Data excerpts
++++++++
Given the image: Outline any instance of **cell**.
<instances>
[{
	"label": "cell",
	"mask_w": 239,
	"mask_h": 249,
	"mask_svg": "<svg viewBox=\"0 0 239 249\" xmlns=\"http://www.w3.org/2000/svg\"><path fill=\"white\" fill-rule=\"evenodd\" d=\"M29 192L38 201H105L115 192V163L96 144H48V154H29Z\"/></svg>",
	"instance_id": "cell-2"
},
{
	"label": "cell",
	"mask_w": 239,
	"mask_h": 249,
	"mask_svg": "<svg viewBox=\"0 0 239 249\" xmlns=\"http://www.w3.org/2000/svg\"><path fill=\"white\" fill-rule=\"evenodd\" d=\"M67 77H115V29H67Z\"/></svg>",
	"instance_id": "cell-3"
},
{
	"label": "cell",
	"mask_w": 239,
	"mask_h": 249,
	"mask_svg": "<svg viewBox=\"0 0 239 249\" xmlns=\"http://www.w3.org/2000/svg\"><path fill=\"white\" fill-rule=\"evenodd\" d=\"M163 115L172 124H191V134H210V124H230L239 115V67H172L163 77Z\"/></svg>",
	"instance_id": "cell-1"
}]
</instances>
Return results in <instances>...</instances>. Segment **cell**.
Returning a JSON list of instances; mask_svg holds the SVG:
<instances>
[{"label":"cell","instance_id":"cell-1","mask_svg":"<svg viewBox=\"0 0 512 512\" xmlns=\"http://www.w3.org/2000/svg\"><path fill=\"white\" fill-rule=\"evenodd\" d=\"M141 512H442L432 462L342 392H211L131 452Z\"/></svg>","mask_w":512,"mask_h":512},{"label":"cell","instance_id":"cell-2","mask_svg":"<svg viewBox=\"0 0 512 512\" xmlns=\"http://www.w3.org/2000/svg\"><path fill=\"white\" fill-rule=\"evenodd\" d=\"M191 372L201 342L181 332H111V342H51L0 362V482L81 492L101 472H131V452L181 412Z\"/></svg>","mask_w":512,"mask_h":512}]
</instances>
++++++++
Write out all of the data above, character for character, with nothing altered or left out.

Given the image: Outline any instance of **cell**.
<instances>
[{
	"label": "cell",
	"mask_w": 239,
	"mask_h": 249,
	"mask_svg": "<svg viewBox=\"0 0 239 249\" xmlns=\"http://www.w3.org/2000/svg\"><path fill=\"white\" fill-rule=\"evenodd\" d=\"M29 192L38 201H105L115 192V163L96 144H48V154H29Z\"/></svg>",
	"instance_id": "cell-2"
},
{
	"label": "cell",
	"mask_w": 239,
	"mask_h": 249,
	"mask_svg": "<svg viewBox=\"0 0 239 249\" xmlns=\"http://www.w3.org/2000/svg\"><path fill=\"white\" fill-rule=\"evenodd\" d=\"M67 77H115V29H67Z\"/></svg>",
	"instance_id": "cell-3"
},
{
	"label": "cell",
	"mask_w": 239,
	"mask_h": 249,
	"mask_svg": "<svg viewBox=\"0 0 239 249\" xmlns=\"http://www.w3.org/2000/svg\"><path fill=\"white\" fill-rule=\"evenodd\" d=\"M163 115L172 124H191V134H210V124H230L239 115V67H172L163 77Z\"/></svg>",
	"instance_id": "cell-1"
}]
</instances>
Return results in <instances>...</instances>. Segment **cell**.
Returning a JSON list of instances; mask_svg holds the SVG:
<instances>
[{"label":"cell","instance_id":"cell-1","mask_svg":"<svg viewBox=\"0 0 512 512\" xmlns=\"http://www.w3.org/2000/svg\"><path fill=\"white\" fill-rule=\"evenodd\" d=\"M141 512H442L432 462L342 392H211L131 452Z\"/></svg>","mask_w":512,"mask_h":512},{"label":"cell","instance_id":"cell-2","mask_svg":"<svg viewBox=\"0 0 512 512\" xmlns=\"http://www.w3.org/2000/svg\"><path fill=\"white\" fill-rule=\"evenodd\" d=\"M191 372L201 342L181 332H111V342H51L0 362V482L81 492L101 472H131V452L181 412Z\"/></svg>","mask_w":512,"mask_h":512}]
</instances>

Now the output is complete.